Saved data entries
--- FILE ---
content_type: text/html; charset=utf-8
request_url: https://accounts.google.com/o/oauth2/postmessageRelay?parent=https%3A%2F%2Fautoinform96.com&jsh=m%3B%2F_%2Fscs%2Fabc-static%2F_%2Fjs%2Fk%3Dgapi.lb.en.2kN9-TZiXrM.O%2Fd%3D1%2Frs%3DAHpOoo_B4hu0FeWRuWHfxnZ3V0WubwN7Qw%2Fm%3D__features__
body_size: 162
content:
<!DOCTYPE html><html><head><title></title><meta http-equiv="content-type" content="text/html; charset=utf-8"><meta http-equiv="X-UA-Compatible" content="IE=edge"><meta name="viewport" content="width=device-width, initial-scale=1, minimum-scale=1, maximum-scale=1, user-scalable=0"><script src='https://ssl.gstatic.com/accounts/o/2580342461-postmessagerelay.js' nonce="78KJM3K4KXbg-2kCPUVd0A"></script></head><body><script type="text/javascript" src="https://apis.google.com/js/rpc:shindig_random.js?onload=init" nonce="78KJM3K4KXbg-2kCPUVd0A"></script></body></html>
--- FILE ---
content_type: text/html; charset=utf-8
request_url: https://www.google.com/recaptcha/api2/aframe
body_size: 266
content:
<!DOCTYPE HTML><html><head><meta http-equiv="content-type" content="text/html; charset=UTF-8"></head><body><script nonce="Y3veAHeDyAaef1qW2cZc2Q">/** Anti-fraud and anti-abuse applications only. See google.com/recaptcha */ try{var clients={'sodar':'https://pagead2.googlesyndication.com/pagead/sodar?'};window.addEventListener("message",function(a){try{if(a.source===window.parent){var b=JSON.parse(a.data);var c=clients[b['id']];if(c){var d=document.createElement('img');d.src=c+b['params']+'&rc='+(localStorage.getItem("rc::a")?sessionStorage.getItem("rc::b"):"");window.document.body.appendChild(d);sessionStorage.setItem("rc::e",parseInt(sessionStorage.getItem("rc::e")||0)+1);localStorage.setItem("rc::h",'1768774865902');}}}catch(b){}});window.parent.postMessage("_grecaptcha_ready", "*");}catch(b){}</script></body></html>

◆ WHAT THIS TASK INVOLVES: Output all records exactly, with nothing added or dropped.

◆ REPLY:
--- FILE ---
content_type: text/html; charset=utf-8
request_url: https://accounts.google.com/o/oauth2/postmessageRelay?parent=https%3A%2F%2Fautoinform96.com&jsh=m%3B%2F_%2Fscs%2Fabc-static%2F_%2Fjs%2Fk%3Dgapi.lb.en.2kN9-TZiXrM.O%2Fd%3D1%2Frs%3DAHpOoo_B4hu0FeWRuWHfxnZ3V0WubwN7Qw%2Fm%3D__features__
body_size: 162
content:
<!DOCTYPE html><html><head><title></title><meta http-equiv="content-type" content="text/html; charset=utf-8"><meta http-equiv="X-UA-Compatible" content="IE=edge"><meta name="viewport" content="width=device-width, initial-scale=1, minimum-scale=1, maximum-scale=1, user-scalable=0"><script src='https://ssl.gstatic.com/accounts/o/2580342461-postmessagerelay.js' nonce="78KJM3K4KXbg-2kCPUVd0A"></script></head><body><script type="text/javascript" src="https://apis.google.com/js/rpc:shindig_random.js?onload=init" nonce="78KJM3K4KXbg-2kCPUVd0A"></script></body></html>
--- FILE ---
content_type: text/html; charset=utf-8
request_url: https://www.google.com/recaptcha/api2/aframe
body_size: 266
content:
<!DOCTYPE HTML><html><head><meta http-equiv="content-type" content="text/html; charset=UTF-8"></head><body><script nonce="Y3veAHeDyAaef1qW2cZc2Q">/** Anti-fraud and anti-abuse applications only. See google.com/recaptcha */ try{var clients={'sodar':'https://pagead2.googlesyndication.com/pagead/sodar?'};window.addEventListener("message",function(a){try{if(a.source===window.parent){var b=JSON.parse(a.data);var c=clients[b['id']];if(c){var d=document.createElement('img');d.src=c+b['params']+'&rc='+(localStorage.getItem("rc::a")?sessionStorage.getItem("rc::b"):"");window.document.body.appendChild(d);sessionStorage.setItem("rc::e",parseInt(sessionStorage.getItem("rc::e")||0)+1);localStorage.setItem("rc::h",'1768774865902');}}}catch(b){}});window.parent.postMessage("_grecaptcha_ready", "*");}catch(b){}</script></body></html>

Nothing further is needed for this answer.